Excerpt from a dataset:
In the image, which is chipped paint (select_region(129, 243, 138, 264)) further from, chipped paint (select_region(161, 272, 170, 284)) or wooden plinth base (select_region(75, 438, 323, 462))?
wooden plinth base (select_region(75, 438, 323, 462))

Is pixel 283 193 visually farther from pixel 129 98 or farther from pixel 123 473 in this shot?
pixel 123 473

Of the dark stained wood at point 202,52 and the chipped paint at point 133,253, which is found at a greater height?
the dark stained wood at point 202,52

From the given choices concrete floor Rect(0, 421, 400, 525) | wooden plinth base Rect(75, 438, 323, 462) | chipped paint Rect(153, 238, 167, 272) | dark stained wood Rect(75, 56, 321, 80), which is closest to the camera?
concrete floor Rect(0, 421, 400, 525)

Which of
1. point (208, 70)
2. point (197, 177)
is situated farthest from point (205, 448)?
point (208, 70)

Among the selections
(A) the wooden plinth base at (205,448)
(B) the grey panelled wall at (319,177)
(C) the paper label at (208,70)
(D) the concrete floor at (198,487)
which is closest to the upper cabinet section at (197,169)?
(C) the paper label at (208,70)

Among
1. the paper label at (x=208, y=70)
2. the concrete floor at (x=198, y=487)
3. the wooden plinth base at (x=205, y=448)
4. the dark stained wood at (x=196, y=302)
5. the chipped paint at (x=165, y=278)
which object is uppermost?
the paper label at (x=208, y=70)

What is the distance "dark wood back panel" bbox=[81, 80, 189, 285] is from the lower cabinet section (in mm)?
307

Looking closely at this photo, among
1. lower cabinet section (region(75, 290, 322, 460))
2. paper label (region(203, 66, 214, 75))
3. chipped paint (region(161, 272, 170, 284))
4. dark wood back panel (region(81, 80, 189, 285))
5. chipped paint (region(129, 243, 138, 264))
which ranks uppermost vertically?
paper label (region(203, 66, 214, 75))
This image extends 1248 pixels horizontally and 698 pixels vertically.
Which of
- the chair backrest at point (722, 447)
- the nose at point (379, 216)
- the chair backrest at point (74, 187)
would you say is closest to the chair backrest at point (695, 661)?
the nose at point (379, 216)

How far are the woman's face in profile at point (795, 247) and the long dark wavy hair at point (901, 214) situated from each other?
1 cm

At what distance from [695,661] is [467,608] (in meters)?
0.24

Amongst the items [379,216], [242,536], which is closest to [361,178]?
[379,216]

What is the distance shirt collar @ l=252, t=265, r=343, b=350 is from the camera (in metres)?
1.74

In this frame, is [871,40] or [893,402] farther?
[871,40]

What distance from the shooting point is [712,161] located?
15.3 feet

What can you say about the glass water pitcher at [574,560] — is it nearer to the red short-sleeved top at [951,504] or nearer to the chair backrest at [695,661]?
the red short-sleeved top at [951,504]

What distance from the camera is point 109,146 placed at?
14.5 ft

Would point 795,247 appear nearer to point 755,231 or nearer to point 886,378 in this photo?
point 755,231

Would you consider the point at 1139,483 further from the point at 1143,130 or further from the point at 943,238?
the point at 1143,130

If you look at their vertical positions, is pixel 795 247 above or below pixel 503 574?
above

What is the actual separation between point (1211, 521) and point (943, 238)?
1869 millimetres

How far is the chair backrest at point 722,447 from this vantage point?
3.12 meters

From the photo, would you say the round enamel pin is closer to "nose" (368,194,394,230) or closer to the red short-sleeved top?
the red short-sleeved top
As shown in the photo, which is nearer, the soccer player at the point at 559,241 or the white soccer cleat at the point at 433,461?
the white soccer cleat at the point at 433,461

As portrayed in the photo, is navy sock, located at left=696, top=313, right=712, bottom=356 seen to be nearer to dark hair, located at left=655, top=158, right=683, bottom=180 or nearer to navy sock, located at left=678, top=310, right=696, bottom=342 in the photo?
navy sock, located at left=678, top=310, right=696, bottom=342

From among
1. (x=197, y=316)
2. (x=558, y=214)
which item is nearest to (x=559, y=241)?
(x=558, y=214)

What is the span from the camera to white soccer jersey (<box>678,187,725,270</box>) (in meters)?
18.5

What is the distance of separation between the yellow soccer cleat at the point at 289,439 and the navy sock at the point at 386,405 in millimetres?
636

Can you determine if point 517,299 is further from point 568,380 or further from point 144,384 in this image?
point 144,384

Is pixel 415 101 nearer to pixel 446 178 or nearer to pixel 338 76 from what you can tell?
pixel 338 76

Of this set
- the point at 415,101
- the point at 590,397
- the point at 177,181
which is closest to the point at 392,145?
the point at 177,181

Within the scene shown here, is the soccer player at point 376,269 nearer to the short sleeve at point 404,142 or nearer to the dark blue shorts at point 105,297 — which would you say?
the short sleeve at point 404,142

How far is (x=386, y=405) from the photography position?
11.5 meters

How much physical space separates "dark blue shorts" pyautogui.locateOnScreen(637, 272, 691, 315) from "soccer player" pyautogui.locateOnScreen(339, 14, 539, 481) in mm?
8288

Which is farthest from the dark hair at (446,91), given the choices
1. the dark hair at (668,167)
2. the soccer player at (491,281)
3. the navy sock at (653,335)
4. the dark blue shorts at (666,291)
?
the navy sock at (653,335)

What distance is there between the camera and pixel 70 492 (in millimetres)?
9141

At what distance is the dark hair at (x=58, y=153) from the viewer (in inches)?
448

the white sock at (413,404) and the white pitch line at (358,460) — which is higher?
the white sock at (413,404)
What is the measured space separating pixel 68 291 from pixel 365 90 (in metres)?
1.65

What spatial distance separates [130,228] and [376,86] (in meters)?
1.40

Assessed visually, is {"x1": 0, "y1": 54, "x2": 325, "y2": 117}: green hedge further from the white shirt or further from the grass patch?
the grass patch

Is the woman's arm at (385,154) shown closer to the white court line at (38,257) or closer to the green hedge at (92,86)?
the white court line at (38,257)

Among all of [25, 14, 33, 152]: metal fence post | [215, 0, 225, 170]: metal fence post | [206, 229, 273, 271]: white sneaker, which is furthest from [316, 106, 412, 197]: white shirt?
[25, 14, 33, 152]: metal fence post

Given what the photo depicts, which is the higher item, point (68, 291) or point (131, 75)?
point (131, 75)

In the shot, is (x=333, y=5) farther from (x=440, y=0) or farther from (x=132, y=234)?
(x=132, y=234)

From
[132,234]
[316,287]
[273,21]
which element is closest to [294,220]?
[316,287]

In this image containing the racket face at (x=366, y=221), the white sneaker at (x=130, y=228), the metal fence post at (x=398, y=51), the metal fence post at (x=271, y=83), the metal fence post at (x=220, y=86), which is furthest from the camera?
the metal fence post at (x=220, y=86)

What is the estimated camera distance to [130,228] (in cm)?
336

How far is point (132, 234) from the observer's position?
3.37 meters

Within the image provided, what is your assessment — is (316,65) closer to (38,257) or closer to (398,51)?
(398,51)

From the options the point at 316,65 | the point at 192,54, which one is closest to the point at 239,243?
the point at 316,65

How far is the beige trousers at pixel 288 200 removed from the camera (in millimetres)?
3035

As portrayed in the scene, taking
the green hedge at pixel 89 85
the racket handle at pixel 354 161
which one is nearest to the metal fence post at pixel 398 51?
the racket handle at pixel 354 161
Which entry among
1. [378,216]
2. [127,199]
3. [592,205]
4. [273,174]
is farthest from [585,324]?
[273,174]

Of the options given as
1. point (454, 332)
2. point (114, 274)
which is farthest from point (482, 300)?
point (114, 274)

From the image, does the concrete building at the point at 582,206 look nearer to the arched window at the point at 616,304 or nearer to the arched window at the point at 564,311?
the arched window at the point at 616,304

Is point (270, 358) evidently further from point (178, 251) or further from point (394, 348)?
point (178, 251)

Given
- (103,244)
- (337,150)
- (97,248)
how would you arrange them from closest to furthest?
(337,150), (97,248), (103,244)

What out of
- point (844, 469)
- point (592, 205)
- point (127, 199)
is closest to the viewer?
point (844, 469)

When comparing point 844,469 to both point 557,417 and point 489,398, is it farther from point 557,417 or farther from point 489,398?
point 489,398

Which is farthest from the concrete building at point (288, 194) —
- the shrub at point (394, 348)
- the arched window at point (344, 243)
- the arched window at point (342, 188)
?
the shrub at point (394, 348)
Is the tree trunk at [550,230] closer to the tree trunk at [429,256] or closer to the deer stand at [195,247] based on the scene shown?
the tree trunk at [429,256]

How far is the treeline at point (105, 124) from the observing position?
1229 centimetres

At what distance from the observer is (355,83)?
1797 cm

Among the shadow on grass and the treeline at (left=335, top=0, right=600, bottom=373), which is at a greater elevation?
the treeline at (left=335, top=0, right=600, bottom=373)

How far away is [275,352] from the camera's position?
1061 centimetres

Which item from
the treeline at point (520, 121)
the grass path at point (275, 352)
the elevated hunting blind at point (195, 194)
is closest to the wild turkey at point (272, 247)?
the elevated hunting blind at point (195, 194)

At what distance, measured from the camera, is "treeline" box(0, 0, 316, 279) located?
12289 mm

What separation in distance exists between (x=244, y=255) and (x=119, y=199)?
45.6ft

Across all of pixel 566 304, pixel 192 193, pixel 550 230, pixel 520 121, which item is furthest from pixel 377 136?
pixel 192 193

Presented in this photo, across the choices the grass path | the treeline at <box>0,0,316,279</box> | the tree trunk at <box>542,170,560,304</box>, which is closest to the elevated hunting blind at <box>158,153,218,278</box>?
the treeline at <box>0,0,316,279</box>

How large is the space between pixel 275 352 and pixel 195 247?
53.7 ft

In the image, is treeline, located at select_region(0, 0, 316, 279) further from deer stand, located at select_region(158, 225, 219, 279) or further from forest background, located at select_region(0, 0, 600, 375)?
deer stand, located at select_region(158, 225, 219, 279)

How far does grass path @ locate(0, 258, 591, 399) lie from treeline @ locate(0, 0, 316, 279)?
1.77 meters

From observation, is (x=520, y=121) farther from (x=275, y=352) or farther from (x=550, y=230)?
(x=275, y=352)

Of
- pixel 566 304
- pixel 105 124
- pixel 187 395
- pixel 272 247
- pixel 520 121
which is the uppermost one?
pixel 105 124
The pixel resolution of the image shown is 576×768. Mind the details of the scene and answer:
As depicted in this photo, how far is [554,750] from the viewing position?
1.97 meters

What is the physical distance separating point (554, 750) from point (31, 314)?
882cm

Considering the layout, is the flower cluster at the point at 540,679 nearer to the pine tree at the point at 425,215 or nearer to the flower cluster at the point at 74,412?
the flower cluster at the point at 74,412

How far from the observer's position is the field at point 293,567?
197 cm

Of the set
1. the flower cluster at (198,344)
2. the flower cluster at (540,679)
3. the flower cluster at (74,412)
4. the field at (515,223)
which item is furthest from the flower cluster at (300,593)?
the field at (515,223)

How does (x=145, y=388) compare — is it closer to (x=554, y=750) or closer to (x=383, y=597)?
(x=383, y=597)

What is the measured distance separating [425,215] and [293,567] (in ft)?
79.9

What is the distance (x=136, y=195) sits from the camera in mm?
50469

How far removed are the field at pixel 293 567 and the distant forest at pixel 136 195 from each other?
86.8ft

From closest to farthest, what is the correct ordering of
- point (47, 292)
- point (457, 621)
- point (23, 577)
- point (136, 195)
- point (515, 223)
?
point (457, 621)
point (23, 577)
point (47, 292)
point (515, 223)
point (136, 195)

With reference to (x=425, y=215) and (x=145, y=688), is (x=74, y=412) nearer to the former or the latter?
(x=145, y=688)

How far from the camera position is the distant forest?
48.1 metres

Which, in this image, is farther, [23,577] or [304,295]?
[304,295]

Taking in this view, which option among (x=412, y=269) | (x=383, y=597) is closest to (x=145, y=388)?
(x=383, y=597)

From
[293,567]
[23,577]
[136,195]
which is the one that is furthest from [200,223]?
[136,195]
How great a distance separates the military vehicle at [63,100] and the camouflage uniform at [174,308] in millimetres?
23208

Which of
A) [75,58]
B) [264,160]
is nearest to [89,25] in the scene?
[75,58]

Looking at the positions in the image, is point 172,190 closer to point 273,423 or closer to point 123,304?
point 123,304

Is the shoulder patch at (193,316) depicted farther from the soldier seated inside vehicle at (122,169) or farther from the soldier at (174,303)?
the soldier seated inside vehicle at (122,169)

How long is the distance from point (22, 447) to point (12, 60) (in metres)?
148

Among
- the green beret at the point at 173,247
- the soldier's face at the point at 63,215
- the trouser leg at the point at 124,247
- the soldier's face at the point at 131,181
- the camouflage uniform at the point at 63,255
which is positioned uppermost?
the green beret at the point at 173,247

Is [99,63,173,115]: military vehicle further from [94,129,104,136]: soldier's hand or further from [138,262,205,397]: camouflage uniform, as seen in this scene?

What is needed: Rewrite the part of the material that opens with the line containing "Is the tree trunk" and closes with the line containing "1.97 meters", swapping "grass path" for "dirt path" and leaving everything else as it is.

Final result:
Is the tree trunk at [550,230] closer to the tree trunk at [429,256] or closer to the deer stand at [195,247] based on the scene shown?
the tree trunk at [429,256]

How far is the treeline at point (105, 124) from the observing position?
1229 centimetres

At what distance from the observer is (355,83)?
1797 cm

Among the shadow on grass and the treeline at (left=335, top=0, right=600, bottom=373), which is at a greater elevation?
the treeline at (left=335, top=0, right=600, bottom=373)

How far away is [275,352] from the camera's position?
1061 centimetres

Which item from
the treeline at point (520, 121)
the dirt path at point (275, 352)
the elevated hunting blind at point (195, 194)
is closest to the wild turkey at point (272, 247)?
the elevated hunting blind at point (195, 194)

At what distance, measured from the camera, is "treeline" box(0, 0, 316, 279) located?
12289 mm

What separation in distance exists between (x=244, y=255) and (x=119, y=199)?
45.6ft

Across all of pixel 566 304, pixel 192 193, pixel 550 230, pixel 520 121, which item is furthest from pixel 377 136?
pixel 192 193

Presented in this photo, across the choices the dirt path | the treeline at <box>0,0,316,279</box> | the tree trunk at <box>542,170,560,304</box>, which is closest to the elevated hunting blind at <box>158,153,218,278</box>?
the treeline at <box>0,0,316,279</box>

How large is the space between pixel 275 352 and pixel 195 247?
53.7 ft

In the image, is treeline, located at select_region(0, 0, 316, 279) further from deer stand, located at select_region(158, 225, 219, 279) or further from forest background, located at select_region(0, 0, 600, 375)?
deer stand, located at select_region(158, 225, 219, 279)

How far does dirt path @ locate(0, 258, 591, 399) lie from treeline @ locate(0, 0, 316, 279)?
1.77 meters

From observation, is (x=520, y=121) farther from (x=275, y=352) or farther from (x=550, y=230)?
(x=275, y=352)

Of
- pixel 566 304
- pixel 105 124
- pixel 187 395
- pixel 272 247
- pixel 520 121
which is the uppermost one?
pixel 105 124
The pixel resolution of the image shown is 576×768. Mind the details of the scene and answer:
As depicted in this photo, how far is [554,750] from the viewing position?
1.97 meters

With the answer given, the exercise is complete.